--- START ---

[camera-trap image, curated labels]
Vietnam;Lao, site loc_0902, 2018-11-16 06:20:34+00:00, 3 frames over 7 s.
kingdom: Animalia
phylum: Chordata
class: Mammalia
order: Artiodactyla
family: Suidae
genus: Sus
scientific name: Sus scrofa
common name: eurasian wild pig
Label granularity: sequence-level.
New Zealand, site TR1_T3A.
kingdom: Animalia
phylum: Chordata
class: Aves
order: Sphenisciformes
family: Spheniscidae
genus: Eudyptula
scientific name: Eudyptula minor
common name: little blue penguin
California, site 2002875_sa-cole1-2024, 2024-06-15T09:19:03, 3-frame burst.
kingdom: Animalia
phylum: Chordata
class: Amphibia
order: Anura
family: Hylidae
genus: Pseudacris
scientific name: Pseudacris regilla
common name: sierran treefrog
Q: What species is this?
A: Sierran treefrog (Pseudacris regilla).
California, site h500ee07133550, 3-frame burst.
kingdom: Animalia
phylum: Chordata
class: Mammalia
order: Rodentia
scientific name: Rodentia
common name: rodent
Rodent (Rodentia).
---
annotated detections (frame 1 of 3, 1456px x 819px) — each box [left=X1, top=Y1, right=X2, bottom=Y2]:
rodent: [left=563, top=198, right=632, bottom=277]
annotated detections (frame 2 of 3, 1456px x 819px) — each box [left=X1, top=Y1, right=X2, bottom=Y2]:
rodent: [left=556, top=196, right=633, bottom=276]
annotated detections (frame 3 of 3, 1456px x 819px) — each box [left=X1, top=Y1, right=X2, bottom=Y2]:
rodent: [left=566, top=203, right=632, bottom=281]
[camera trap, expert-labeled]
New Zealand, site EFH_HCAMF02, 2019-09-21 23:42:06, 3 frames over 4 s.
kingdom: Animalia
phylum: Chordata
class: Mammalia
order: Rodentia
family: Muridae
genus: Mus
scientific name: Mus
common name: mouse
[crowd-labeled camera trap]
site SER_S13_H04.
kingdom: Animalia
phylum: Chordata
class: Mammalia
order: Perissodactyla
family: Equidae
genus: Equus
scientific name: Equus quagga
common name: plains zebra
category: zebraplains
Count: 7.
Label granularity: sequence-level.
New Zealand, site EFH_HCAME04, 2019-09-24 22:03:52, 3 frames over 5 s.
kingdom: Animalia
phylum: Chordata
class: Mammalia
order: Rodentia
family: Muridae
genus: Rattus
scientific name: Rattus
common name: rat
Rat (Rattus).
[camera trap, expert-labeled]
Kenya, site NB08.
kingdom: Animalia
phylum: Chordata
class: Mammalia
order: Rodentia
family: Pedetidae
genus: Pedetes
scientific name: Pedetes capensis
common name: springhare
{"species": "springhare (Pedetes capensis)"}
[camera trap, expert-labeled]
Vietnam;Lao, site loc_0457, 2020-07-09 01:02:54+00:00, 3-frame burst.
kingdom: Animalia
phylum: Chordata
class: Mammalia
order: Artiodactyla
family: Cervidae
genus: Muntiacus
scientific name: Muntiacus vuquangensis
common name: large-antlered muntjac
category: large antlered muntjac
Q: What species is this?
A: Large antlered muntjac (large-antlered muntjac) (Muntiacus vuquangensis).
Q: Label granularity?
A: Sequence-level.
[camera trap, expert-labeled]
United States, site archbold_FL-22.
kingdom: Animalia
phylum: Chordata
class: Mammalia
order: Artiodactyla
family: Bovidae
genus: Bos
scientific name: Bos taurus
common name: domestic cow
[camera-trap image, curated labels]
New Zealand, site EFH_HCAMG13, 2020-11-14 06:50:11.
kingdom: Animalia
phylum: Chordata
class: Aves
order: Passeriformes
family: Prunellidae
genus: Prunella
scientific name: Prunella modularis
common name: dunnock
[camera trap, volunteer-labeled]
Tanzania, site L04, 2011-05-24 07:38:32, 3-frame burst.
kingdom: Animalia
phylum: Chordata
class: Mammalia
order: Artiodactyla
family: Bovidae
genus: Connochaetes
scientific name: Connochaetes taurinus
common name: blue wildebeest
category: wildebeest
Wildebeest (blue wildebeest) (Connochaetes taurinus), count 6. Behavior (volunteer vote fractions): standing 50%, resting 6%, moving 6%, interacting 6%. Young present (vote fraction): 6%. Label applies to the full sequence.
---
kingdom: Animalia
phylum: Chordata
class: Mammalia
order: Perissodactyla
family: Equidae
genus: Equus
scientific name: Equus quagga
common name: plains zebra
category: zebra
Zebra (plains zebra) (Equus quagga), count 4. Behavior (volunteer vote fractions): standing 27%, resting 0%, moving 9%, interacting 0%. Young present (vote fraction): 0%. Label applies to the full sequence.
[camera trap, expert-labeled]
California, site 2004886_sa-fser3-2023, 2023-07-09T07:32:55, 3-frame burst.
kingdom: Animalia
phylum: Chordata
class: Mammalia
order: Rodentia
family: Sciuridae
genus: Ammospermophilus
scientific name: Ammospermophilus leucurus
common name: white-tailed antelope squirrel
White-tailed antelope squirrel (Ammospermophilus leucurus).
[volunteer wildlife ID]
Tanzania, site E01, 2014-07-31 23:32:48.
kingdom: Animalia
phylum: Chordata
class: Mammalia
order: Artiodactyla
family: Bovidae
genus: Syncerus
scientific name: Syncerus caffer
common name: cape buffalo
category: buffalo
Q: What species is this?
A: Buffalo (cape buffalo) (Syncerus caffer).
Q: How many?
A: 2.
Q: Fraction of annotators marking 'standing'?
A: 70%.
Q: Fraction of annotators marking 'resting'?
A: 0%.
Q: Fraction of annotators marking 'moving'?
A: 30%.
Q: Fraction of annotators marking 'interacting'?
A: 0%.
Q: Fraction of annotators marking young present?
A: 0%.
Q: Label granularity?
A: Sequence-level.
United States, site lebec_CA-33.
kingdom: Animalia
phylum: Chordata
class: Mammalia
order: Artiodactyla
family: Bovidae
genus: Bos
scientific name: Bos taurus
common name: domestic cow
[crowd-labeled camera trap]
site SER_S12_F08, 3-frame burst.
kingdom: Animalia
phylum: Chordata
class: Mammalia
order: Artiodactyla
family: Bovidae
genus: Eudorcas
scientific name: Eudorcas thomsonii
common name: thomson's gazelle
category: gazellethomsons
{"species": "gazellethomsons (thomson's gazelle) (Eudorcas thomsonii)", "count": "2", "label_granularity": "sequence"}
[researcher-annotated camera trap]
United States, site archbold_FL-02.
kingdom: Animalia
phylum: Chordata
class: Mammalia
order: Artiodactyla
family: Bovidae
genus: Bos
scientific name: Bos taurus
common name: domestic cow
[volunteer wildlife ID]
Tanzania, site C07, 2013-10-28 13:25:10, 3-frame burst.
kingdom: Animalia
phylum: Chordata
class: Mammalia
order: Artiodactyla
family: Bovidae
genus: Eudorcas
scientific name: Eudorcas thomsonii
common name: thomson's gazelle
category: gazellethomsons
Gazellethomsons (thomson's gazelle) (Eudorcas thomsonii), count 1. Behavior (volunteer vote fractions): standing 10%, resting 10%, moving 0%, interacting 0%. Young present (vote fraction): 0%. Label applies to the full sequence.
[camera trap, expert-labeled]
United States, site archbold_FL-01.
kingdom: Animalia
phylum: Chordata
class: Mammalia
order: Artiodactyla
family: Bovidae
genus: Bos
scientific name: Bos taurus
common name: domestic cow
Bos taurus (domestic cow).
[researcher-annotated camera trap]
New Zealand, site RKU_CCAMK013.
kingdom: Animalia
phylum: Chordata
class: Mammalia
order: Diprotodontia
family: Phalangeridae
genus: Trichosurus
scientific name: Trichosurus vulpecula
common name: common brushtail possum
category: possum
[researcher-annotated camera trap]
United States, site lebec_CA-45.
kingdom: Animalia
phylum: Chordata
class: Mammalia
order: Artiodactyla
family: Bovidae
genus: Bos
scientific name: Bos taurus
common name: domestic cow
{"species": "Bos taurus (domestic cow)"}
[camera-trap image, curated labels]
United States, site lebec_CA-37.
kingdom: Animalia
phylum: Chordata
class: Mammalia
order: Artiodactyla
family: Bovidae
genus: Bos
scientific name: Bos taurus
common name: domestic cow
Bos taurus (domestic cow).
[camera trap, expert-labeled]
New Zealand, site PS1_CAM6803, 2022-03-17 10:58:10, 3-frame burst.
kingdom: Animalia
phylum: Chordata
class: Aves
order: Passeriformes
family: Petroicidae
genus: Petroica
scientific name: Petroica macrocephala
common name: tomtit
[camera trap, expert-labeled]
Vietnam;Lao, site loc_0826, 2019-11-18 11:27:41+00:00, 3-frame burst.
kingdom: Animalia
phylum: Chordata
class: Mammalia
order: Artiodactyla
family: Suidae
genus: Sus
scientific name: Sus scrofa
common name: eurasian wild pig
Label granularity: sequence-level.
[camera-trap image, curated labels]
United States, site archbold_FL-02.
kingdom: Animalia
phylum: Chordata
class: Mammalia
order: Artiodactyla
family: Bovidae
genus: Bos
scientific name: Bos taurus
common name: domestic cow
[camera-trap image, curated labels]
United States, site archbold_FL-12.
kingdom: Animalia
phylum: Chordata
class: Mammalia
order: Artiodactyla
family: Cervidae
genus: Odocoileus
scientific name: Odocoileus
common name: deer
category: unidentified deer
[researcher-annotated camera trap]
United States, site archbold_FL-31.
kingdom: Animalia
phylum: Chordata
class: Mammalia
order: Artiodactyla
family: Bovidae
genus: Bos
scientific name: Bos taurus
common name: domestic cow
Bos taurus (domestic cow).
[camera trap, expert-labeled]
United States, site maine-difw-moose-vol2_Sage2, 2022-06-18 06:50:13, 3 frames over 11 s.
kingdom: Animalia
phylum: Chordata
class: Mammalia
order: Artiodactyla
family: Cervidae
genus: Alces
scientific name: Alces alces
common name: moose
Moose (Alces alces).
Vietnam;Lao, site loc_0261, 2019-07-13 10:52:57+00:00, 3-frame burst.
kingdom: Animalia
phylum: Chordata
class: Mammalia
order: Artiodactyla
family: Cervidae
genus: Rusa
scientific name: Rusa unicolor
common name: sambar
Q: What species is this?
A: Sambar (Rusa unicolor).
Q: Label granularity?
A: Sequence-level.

--- END ---

[BRIEF]
Taking the records above, retype every line from the one with "genus: Rattus" down to the one with "genus: Muntiacus", exactly and with nothing else.

[WRITTEN REPLY]
genus: Rattus
scientific name: Rattus
common name: rat
Rat (Rattus).
[camera trap, expert-labeled]
Kenya, site NB08.
kingdom: Animalia
phylum: Chordata
class: Mammalia
order: Rodentia
family: Pedetidae
genus: Pedetes
scientific name: Pedetes capensis
common name: springhare
{"species": "springhare (Pedetes capensis)"}
[camera trap, expert-labeled]
Vietnam;Lao, site loc_0457, 2020-07-09 01:02:54+00:00, 3-frame burst.
kingdom: Animalia
phylum: Chordata
class: Mammalia
order: Artiodactyla
family: Cervidae
genus: Muntiacus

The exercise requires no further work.